"I haven't tested this sample for nitrogen yet, but there's got to be some, because ammonia is NH₃. Obviously, there's a vein of solid nitrogen down under the Hill. As the heat from the pile room penetrated downward, this slowly warmed up. Some of it turned gaseous, generating terrific pressure; and finally that pressure forced the gas up into the pile room.

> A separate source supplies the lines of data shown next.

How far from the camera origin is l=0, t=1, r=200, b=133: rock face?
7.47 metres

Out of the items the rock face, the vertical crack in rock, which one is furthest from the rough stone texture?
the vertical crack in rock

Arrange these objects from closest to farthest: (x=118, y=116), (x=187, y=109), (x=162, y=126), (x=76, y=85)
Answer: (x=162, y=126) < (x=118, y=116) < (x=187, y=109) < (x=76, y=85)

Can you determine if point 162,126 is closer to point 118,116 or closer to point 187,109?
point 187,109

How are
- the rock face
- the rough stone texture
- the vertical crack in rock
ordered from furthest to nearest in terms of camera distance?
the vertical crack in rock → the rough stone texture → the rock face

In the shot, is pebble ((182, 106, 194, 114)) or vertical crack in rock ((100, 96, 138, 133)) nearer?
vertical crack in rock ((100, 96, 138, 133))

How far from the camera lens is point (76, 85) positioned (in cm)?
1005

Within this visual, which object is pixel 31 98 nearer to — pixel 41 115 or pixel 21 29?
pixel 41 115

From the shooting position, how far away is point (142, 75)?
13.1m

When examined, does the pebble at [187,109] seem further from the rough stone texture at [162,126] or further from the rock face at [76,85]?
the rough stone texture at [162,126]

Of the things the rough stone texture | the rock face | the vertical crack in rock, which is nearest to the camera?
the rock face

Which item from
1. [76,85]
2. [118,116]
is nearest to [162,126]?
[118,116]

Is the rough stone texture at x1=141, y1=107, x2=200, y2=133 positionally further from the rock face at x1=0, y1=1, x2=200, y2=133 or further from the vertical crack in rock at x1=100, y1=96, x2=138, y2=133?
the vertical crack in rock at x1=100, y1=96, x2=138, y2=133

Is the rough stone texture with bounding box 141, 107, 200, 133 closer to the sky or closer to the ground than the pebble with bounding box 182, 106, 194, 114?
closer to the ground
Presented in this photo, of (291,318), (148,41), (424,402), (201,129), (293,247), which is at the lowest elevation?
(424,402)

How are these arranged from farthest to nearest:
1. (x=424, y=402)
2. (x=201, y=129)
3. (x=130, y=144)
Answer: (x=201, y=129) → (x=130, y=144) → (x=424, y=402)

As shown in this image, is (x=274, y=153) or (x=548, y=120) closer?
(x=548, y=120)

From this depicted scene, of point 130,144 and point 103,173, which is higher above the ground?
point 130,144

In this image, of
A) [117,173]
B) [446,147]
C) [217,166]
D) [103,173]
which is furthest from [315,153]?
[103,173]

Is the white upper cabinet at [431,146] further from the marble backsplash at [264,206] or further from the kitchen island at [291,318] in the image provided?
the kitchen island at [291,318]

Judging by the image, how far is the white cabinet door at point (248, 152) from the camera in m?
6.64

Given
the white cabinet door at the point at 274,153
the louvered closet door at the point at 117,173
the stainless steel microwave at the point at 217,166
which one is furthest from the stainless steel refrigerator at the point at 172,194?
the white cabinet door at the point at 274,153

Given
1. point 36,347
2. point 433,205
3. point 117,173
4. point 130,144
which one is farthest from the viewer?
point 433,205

"Now, when you have a nitrogen-hydrogen mixture at 500 degrees and 600 atmospheres, in the presence of a suitable catalyst, you get about a 45 percent yield of ammonia—"

"You looked that up," said Catherine accusingly.

He chuckled. "My dear girl," he said, "there are two ways to know a thing: you can know it, or you can know where to look it up. I prefer the latter." After a moment: "Naturally, this combination decreases the total volume of gas; so the pump has to pull in more hydrogen from outside to satisfy its barystat, and more nitrogen is welling from below all the time. We've been operating quite an efficient little ammonia factory down there, though it should reach equilibrium as to pressure and yield pretty soon.

"The Haber process catalyst, incidentally, is spongy iron with certain promoters—potassium and aluminum oxides are excellent ones. In other words, it so happened that the Hill is a natural Haber catalyst, which is why we've had this trouble."

"And I suppose the reaction is endothermic and absorbs heat?" asked Catherine.

"No ... as a matter of fact, it's exothermic, which is why the pile is actually a little hotter than usual, and that in spite of having to warm up all that outside air. But ammonia does have a considerably higher specific heat than hydrogen. So, while the gas in our pipes has the same caloric content, it has a lower temperature."

"Ummm—" Vesey rubbed his chin. "And the radiation?"

"Nitrogen plus neutrons gives carbon-14, a beta emitter."

"All right," said Catherine. "Now tell us how to repair the situation."